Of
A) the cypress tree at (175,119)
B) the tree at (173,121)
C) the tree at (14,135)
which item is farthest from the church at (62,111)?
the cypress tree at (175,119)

> **WORK REQUIRED**
Rewrite these lines with "church" changed to "chapel", leaving everything else the same.

> **ANSWER IN FULL**
Of
A) the cypress tree at (175,119)
B) the tree at (173,121)
C) the tree at (14,135)
which item is farthest from the chapel at (62,111)?
the cypress tree at (175,119)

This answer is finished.